Transatlantic alliance to cost Turkey ‘$20 billion’
Turkey, which will be forced to open up its markets to the US in the event of a EU-US free trade partnership, should engage in a parallel deal with the US, Kemal Kirişçi, the author of the study, said in research published by the Brookings Institute and the Turkish Industry and Business Association. REUTERS photoA transatlantic free deal trade currently being negotiated between the European Union and the United States could cause the Turkish economy to lose $20 billion if Turkey is left out of a final agreement, an analysis prepared by the Brookings Institute and TÜSİAD has shown.
The EU and the U.S. kicked off the talks to initiate a Transatlantic Trade and Investment Partnership (TTIP) in July.
Since the potential partnership would force Turkey to open up its market to export goods from the U.S without being granted reciprocal preferential access for Turkish goods, the Turkish government and business leaders have been advocating that Ankara be included as well.

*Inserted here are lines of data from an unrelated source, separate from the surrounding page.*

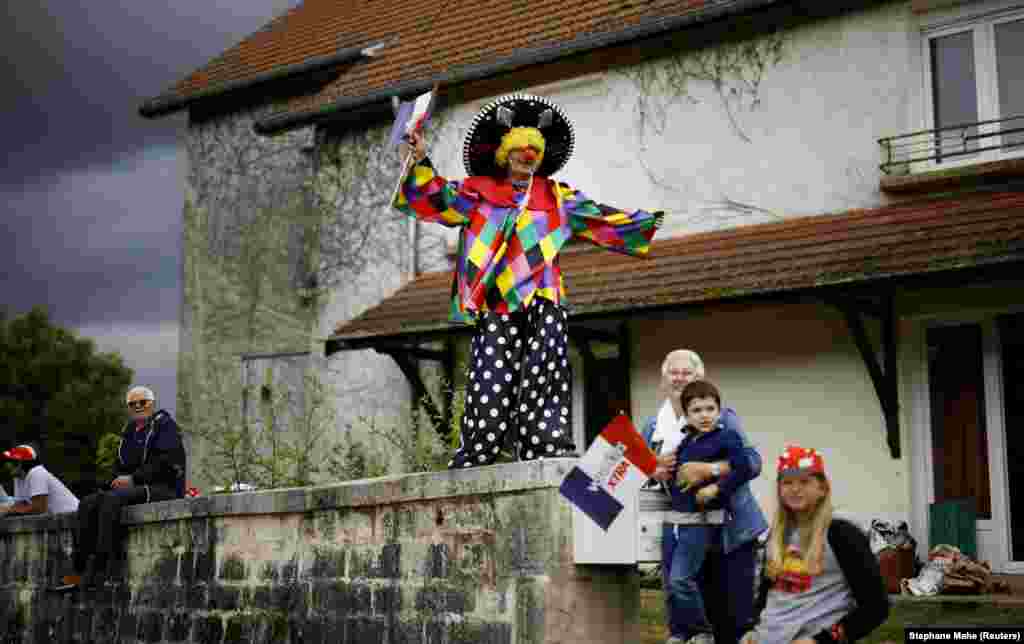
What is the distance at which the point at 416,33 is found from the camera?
18141mm

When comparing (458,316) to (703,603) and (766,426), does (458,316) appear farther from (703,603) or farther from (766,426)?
A: (766,426)

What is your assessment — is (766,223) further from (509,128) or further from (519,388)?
(519,388)

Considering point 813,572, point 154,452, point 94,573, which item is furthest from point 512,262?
point 94,573

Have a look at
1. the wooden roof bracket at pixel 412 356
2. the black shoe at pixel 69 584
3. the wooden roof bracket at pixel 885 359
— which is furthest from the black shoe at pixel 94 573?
the wooden roof bracket at pixel 885 359

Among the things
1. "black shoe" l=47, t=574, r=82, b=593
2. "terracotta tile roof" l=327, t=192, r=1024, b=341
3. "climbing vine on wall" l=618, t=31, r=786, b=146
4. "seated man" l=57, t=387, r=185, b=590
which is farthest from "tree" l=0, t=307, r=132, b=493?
"seated man" l=57, t=387, r=185, b=590

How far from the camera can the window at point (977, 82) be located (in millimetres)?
13086

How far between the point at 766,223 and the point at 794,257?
1.20m

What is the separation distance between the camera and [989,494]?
12.5 metres

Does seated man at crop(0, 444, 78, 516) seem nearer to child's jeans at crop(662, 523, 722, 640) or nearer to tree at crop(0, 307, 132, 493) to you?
child's jeans at crop(662, 523, 722, 640)

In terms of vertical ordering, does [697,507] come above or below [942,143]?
below

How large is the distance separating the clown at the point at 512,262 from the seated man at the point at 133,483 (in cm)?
402

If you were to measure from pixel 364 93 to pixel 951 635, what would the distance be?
1130 cm

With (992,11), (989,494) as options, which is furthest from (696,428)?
(992,11)

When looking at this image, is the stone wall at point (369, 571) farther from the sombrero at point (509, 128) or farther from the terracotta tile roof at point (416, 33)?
the terracotta tile roof at point (416, 33)
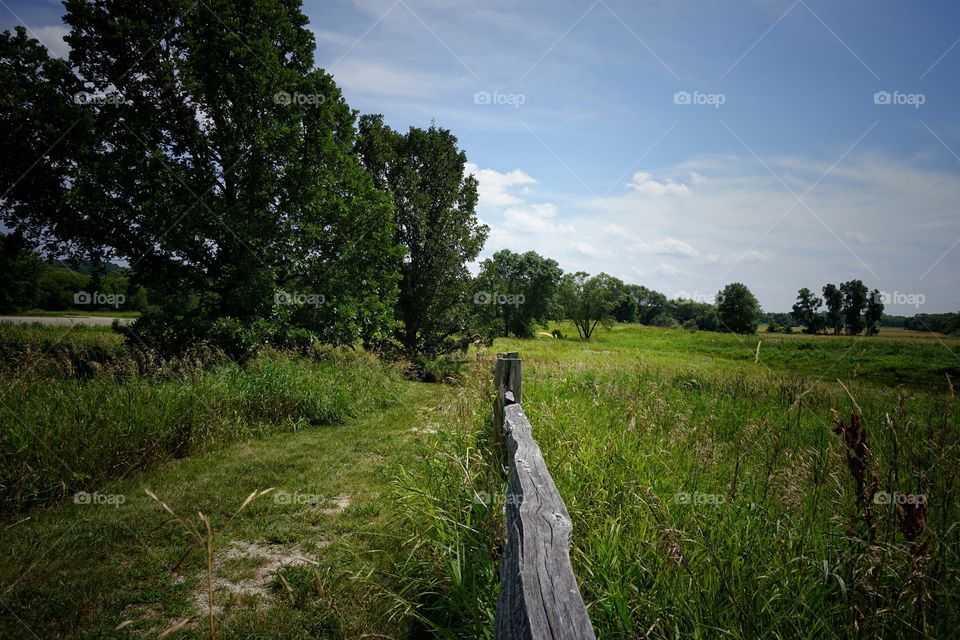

Turkey, which will be one of the main losers in the U.S.-EU trade alliance, should engage in a parallel deal with the U.S., Kemal Kirişçi, the author of the study, said in research published by the U.S. Brookings Institute and the Turkish Industry and Business Association (TÜSİAD).
The research demonstrates that Turkey’s potential income loss would be 2.5 percent, which would amount roughly to a $20 billion loss based on Turkey’s GDP last year.
“One immediate consequence that would be expected is that the current $8.5 billion deficit that Turkey had in its trade with the U.S. in 2012 would most probably grow,” the study said.
This is because of the Customs Union agreement’s terms between Turkey and the EU. According to the union deal, the goods of any third party that the EU has a free trade deal with can enter Turkey with zero duties, but the decision to provide the same privileges to Turkey is up to the third party.
Other free trade deals
The report also points at other ambitious free trade talks that the U.S. has been involved in since the deals would deal a blow to Turkish goods’ further competitiveness in the American market. Besides the TTIP, the U.S. is also negotiating the Trans-Pacific Partnership (TPP) with 11 East Asian and Pacific countries.
“This is highly likely to happen because the top export items from Turkey to the U.S. [vehicles, machinery, iron and steel products and cement] overlap to a large extent with the major exports items of the EU as well as South Korea and some Asia-Pacific countries,” Kirişçi said.
The exclusion of Turkey in the TTIP mechanism would cause a significant trade diversion in Turkey’s trade alliance with the EU, its top export market with whom it runs a $28 billion trade deficit, to the disadvantage of the former, the study indicated.
“There is a clear recognition that Turkish companies would be seriously disadvantaged by the competition from the U.S. and other third-party companies benefiting from preferential access to the EU,” it said.